Secondly, the proposed deal would put Bharti Airtel well over India's 74% foreign direct investment cap - MTN would hold 25% of the Indian MNO directly, and its shareholders would have an additional 11%. The extra 20% stake would give the South African company a 56% chunk of its new partner. SingTel already hold 30.4% of Bharti Airtel - hence the FDI cap problem.

This is not the only potential legal problem faced by the deal makers. The other, writes Lennighan, concerns the insistence of the South African Government that the merged entity should be listed on both the Johannesburg and Bombay stock exchanges. Indian law prohibits Bharti Airtel from any such dual listing.

These problems may be surmountable, however, at least if the deal is supported at the highest levels, which does seem to be the case.
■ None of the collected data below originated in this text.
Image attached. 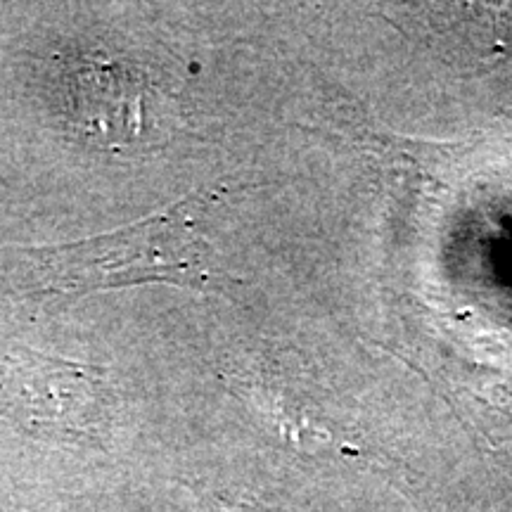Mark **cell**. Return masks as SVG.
I'll list each match as a JSON object with an SVG mask.
<instances>
[{
    "label": "cell",
    "instance_id": "cell-1",
    "mask_svg": "<svg viewBox=\"0 0 512 512\" xmlns=\"http://www.w3.org/2000/svg\"><path fill=\"white\" fill-rule=\"evenodd\" d=\"M181 209L176 207L105 238L36 252L34 273L46 290L60 294H81L138 280H178L181 275L190 283L202 275L197 268L200 252L190 216Z\"/></svg>",
    "mask_w": 512,
    "mask_h": 512
}]
</instances>
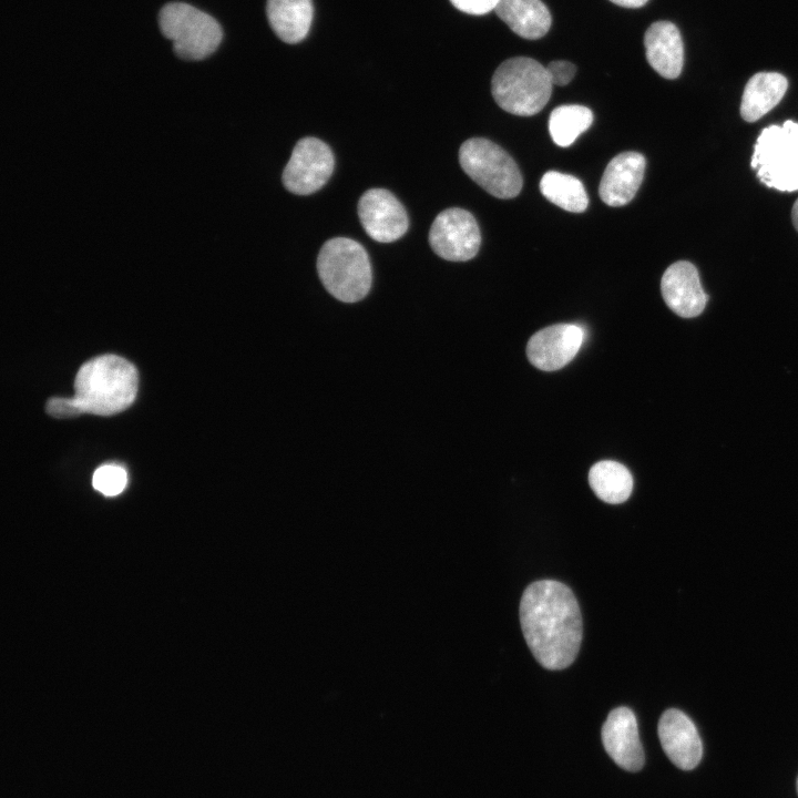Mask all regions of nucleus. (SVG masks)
Here are the masks:
<instances>
[{
  "mask_svg": "<svg viewBox=\"0 0 798 798\" xmlns=\"http://www.w3.org/2000/svg\"><path fill=\"white\" fill-rule=\"evenodd\" d=\"M520 623L530 651L544 668L563 669L574 662L583 625L567 585L555 580L531 583L521 597Z\"/></svg>",
  "mask_w": 798,
  "mask_h": 798,
  "instance_id": "obj_1",
  "label": "nucleus"
},
{
  "mask_svg": "<svg viewBox=\"0 0 798 798\" xmlns=\"http://www.w3.org/2000/svg\"><path fill=\"white\" fill-rule=\"evenodd\" d=\"M139 374L135 366L116 355H102L84 362L74 379V405L80 411L112 416L135 400Z\"/></svg>",
  "mask_w": 798,
  "mask_h": 798,
  "instance_id": "obj_2",
  "label": "nucleus"
},
{
  "mask_svg": "<svg viewBox=\"0 0 798 798\" xmlns=\"http://www.w3.org/2000/svg\"><path fill=\"white\" fill-rule=\"evenodd\" d=\"M552 85L548 69L540 62L515 57L497 68L491 80V93L502 110L530 116L539 113L549 102Z\"/></svg>",
  "mask_w": 798,
  "mask_h": 798,
  "instance_id": "obj_3",
  "label": "nucleus"
},
{
  "mask_svg": "<svg viewBox=\"0 0 798 798\" xmlns=\"http://www.w3.org/2000/svg\"><path fill=\"white\" fill-rule=\"evenodd\" d=\"M317 270L326 290L344 303L364 299L371 288L368 254L360 243L350 238L327 241L318 254Z\"/></svg>",
  "mask_w": 798,
  "mask_h": 798,
  "instance_id": "obj_4",
  "label": "nucleus"
},
{
  "mask_svg": "<svg viewBox=\"0 0 798 798\" xmlns=\"http://www.w3.org/2000/svg\"><path fill=\"white\" fill-rule=\"evenodd\" d=\"M750 164L766 186L798 191V123L788 120L765 127L757 137Z\"/></svg>",
  "mask_w": 798,
  "mask_h": 798,
  "instance_id": "obj_5",
  "label": "nucleus"
},
{
  "mask_svg": "<svg viewBox=\"0 0 798 798\" xmlns=\"http://www.w3.org/2000/svg\"><path fill=\"white\" fill-rule=\"evenodd\" d=\"M163 35L173 43L174 53L185 60H202L218 48L223 31L208 13L185 2H170L158 14Z\"/></svg>",
  "mask_w": 798,
  "mask_h": 798,
  "instance_id": "obj_6",
  "label": "nucleus"
},
{
  "mask_svg": "<svg viewBox=\"0 0 798 798\" xmlns=\"http://www.w3.org/2000/svg\"><path fill=\"white\" fill-rule=\"evenodd\" d=\"M459 162L467 175L498 198L515 197L522 188V174L510 154L483 137L469 139L460 146Z\"/></svg>",
  "mask_w": 798,
  "mask_h": 798,
  "instance_id": "obj_7",
  "label": "nucleus"
},
{
  "mask_svg": "<svg viewBox=\"0 0 798 798\" xmlns=\"http://www.w3.org/2000/svg\"><path fill=\"white\" fill-rule=\"evenodd\" d=\"M335 166L330 147L319 139L299 140L283 172V184L291 193L308 195L320 190Z\"/></svg>",
  "mask_w": 798,
  "mask_h": 798,
  "instance_id": "obj_8",
  "label": "nucleus"
},
{
  "mask_svg": "<svg viewBox=\"0 0 798 798\" xmlns=\"http://www.w3.org/2000/svg\"><path fill=\"white\" fill-rule=\"evenodd\" d=\"M429 243L432 250L450 262L473 258L481 245V235L474 216L459 207L442 211L434 218Z\"/></svg>",
  "mask_w": 798,
  "mask_h": 798,
  "instance_id": "obj_9",
  "label": "nucleus"
},
{
  "mask_svg": "<svg viewBox=\"0 0 798 798\" xmlns=\"http://www.w3.org/2000/svg\"><path fill=\"white\" fill-rule=\"evenodd\" d=\"M357 209L364 229L377 242H395L408 229L407 212L388 190L366 191L359 198Z\"/></svg>",
  "mask_w": 798,
  "mask_h": 798,
  "instance_id": "obj_10",
  "label": "nucleus"
},
{
  "mask_svg": "<svg viewBox=\"0 0 798 798\" xmlns=\"http://www.w3.org/2000/svg\"><path fill=\"white\" fill-rule=\"evenodd\" d=\"M584 340L583 329L574 324H557L535 332L526 345L530 362L543 371L559 370L577 354Z\"/></svg>",
  "mask_w": 798,
  "mask_h": 798,
  "instance_id": "obj_11",
  "label": "nucleus"
},
{
  "mask_svg": "<svg viewBox=\"0 0 798 798\" xmlns=\"http://www.w3.org/2000/svg\"><path fill=\"white\" fill-rule=\"evenodd\" d=\"M658 737L669 760L683 770L694 769L703 757L699 734L683 712L671 708L658 720Z\"/></svg>",
  "mask_w": 798,
  "mask_h": 798,
  "instance_id": "obj_12",
  "label": "nucleus"
},
{
  "mask_svg": "<svg viewBox=\"0 0 798 798\" xmlns=\"http://www.w3.org/2000/svg\"><path fill=\"white\" fill-rule=\"evenodd\" d=\"M602 741L608 756L621 768L637 771L644 765V750L634 713L627 707L610 712L602 727Z\"/></svg>",
  "mask_w": 798,
  "mask_h": 798,
  "instance_id": "obj_13",
  "label": "nucleus"
},
{
  "mask_svg": "<svg viewBox=\"0 0 798 798\" xmlns=\"http://www.w3.org/2000/svg\"><path fill=\"white\" fill-rule=\"evenodd\" d=\"M661 291L666 305L683 318L700 315L708 299L696 267L686 260L676 262L665 270Z\"/></svg>",
  "mask_w": 798,
  "mask_h": 798,
  "instance_id": "obj_14",
  "label": "nucleus"
},
{
  "mask_svg": "<svg viewBox=\"0 0 798 798\" xmlns=\"http://www.w3.org/2000/svg\"><path fill=\"white\" fill-rule=\"evenodd\" d=\"M645 166V157L638 152L627 151L613 157L600 183L601 200L613 207L630 203L642 184Z\"/></svg>",
  "mask_w": 798,
  "mask_h": 798,
  "instance_id": "obj_15",
  "label": "nucleus"
},
{
  "mask_svg": "<svg viewBox=\"0 0 798 798\" xmlns=\"http://www.w3.org/2000/svg\"><path fill=\"white\" fill-rule=\"evenodd\" d=\"M647 62L663 78L676 79L683 69L684 47L679 30L669 21L652 23L645 32Z\"/></svg>",
  "mask_w": 798,
  "mask_h": 798,
  "instance_id": "obj_16",
  "label": "nucleus"
},
{
  "mask_svg": "<svg viewBox=\"0 0 798 798\" xmlns=\"http://www.w3.org/2000/svg\"><path fill=\"white\" fill-rule=\"evenodd\" d=\"M494 11L514 33L528 40L545 35L552 23L541 0H499Z\"/></svg>",
  "mask_w": 798,
  "mask_h": 798,
  "instance_id": "obj_17",
  "label": "nucleus"
},
{
  "mask_svg": "<svg viewBox=\"0 0 798 798\" xmlns=\"http://www.w3.org/2000/svg\"><path fill=\"white\" fill-rule=\"evenodd\" d=\"M788 88L787 79L778 72H759L747 82L740 104V115L755 122L774 109Z\"/></svg>",
  "mask_w": 798,
  "mask_h": 798,
  "instance_id": "obj_18",
  "label": "nucleus"
},
{
  "mask_svg": "<svg viewBox=\"0 0 798 798\" xmlns=\"http://www.w3.org/2000/svg\"><path fill=\"white\" fill-rule=\"evenodd\" d=\"M311 0H267V17L274 32L287 43H297L313 21Z\"/></svg>",
  "mask_w": 798,
  "mask_h": 798,
  "instance_id": "obj_19",
  "label": "nucleus"
},
{
  "mask_svg": "<svg viewBox=\"0 0 798 798\" xmlns=\"http://www.w3.org/2000/svg\"><path fill=\"white\" fill-rule=\"evenodd\" d=\"M589 483L596 497L610 504L625 502L633 489L630 470L611 460L600 461L590 469Z\"/></svg>",
  "mask_w": 798,
  "mask_h": 798,
  "instance_id": "obj_20",
  "label": "nucleus"
},
{
  "mask_svg": "<svg viewBox=\"0 0 798 798\" xmlns=\"http://www.w3.org/2000/svg\"><path fill=\"white\" fill-rule=\"evenodd\" d=\"M540 191L546 200L567 212L581 213L589 204L582 182L557 171H549L542 176Z\"/></svg>",
  "mask_w": 798,
  "mask_h": 798,
  "instance_id": "obj_21",
  "label": "nucleus"
},
{
  "mask_svg": "<svg viewBox=\"0 0 798 798\" xmlns=\"http://www.w3.org/2000/svg\"><path fill=\"white\" fill-rule=\"evenodd\" d=\"M593 122L592 111L583 105L569 104L555 108L549 119V132L553 142L570 146Z\"/></svg>",
  "mask_w": 798,
  "mask_h": 798,
  "instance_id": "obj_22",
  "label": "nucleus"
},
{
  "mask_svg": "<svg viewBox=\"0 0 798 798\" xmlns=\"http://www.w3.org/2000/svg\"><path fill=\"white\" fill-rule=\"evenodd\" d=\"M126 481V471L122 467L117 464H104L95 470L92 484L95 490L104 495L114 497L124 490Z\"/></svg>",
  "mask_w": 798,
  "mask_h": 798,
  "instance_id": "obj_23",
  "label": "nucleus"
},
{
  "mask_svg": "<svg viewBox=\"0 0 798 798\" xmlns=\"http://www.w3.org/2000/svg\"><path fill=\"white\" fill-rule=\"evenodd\" d=\"M552 84L554 85H566L572 81L576 73V66L565 60H556L549 63L546 66Z\"/></svg>",
  "mask_w": 798,
  "mask_h": 798,
  "instance_id": "obj_24",
  "label": "nucleus"
},
{
  "mask_svg": "<svg viewBox=\"0 0 798 798\" xmlns=\"http://www.w3.org/2000/svg\"><path fill=\"white\" fill-rule=\"evenodd\" d=\"M45 410L54 418H71L82 413L72 398H51L47 402Z\"/></svg>",
  "mask_w": 798,
  "mask_h": 798,
  "instance_id": "obj_25",
  "label": "nucleus"
},
{
  "mask_svg": "<svg viewBox=\"0 0 798 798\" xmlns=\"http://www.w3.org/2000/svg\"><path fill=\"white\" fill-rule=\"evenodd\" d=\"M450 2L462 12L481 16L494 10L499 0H450Z\"/></svg>",
  "mask_w": 798,
  "mask_h": 798,
  "instance_id": "obj_26",
  "label": "nucleus"
},
{
  "mask_svg": "<svg viewBox=\"0 0 798 798\" xmlns=\"http://www.w3.org/2000/svg\"><path fill=\"white\" fill-rule=\"evenodd\" d=\"M611 2L624 7V8H640L643 7L648 0H610Z\"/></svg>",
  "mask_w": 798,
  "mask_h": 798,
  "instance_id": "obj_27",
  "label": "nucleus"
},
{
  "mask_svg": "<svg viewBox=\"0 0 798 798\" xmlns=\"http://www.w3.org/2000/svg\"><path fill=\"white\" fill-rule=\"evenodd\" d=\"M791 219H792L795 228L798 231V198L792 206Z\"/></svg>",
  "mask_w": 798,
  "mask_h": 798,
  "instance_id": "obj_28",
  "label": "nucleus"
},
{
  "mask_svg": "<svg viewBox=\"0 0 798 798\" xmlns=\"http://www.w3.org/2000/svg\"><path fill=\"white\" fill-rule=\"evenodd\" d=\"M797 794H798V778H797Z\"/></svg>",
  "mask_w": 798,
  "mask_h": 798,
  "instance_id": "obj_29",
  "label": "nucleus"
}]
</instances>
According to an article in yesterday's Economic Times, Indian Prime Minister Manmohan Singh has admitted to discussing the merger at the G20 summit in Pittsburgh with South African president Jacob Zuma. Singh expressed support for the deal and also stated India's willingness to discuss any outstanding issues.

This looks encouraging for proponents of the deal, but should either party be approaching this marriage with caution? An editorial piece in South Africa's Financial Mail this week suggests that this might be the case for MTN and its many shareholders - the telecoms giant apparently appears in the portfolios of dozens of unit trusts, and many retirement funds have significant stakes, including the Public Investment Corp., which holds an 11.2% stake on behalf of members of Government pension funds. The opinion piece warns that shareholders will have to evaluate the proposals carefully, and ask whether the expected benefits will compensate for the risk. The article commends MTN for an exceptional international growth record, comparing this favourably with Bharti Airtel's more limited career as an international player. The writer also refers to the Indian cellco being part of the wider Bharti conglomerate, with its "different culture." Without saying much about what might go wrong, the Financial Mail opines that "institutional investors should be concerned that the huge value that has been created in MTN - and which may come in the future - is not frittered away by an unwise deal."


Matt Reed, writing about the 2008 failure of these two giant telecoms companies to come together, notes that reportedly, a factor in that failure was South Africa’s worry that control of MTN, which is perceived as a national champion, could pass into foreign hands. This, at least, is something that the Financial Mail does not consider as a legitimate reason for a 2009 deal hitting the rocks. Government should avoid taking decisions based on national pride, ideology or an aspiration to protect or create a national champion, says the editorial piece. "Those would be the wrong reasons, and could lead to poor judgments with bad results. There are no grounds so far for assuming jobs [in South Africa] would be at risk because of an MTN deal with Bharti Airtel."

There may be reasons, then, to believe that this deal will get done reasonably soon. Or will be be discussing deadline extensions throughout the next few months?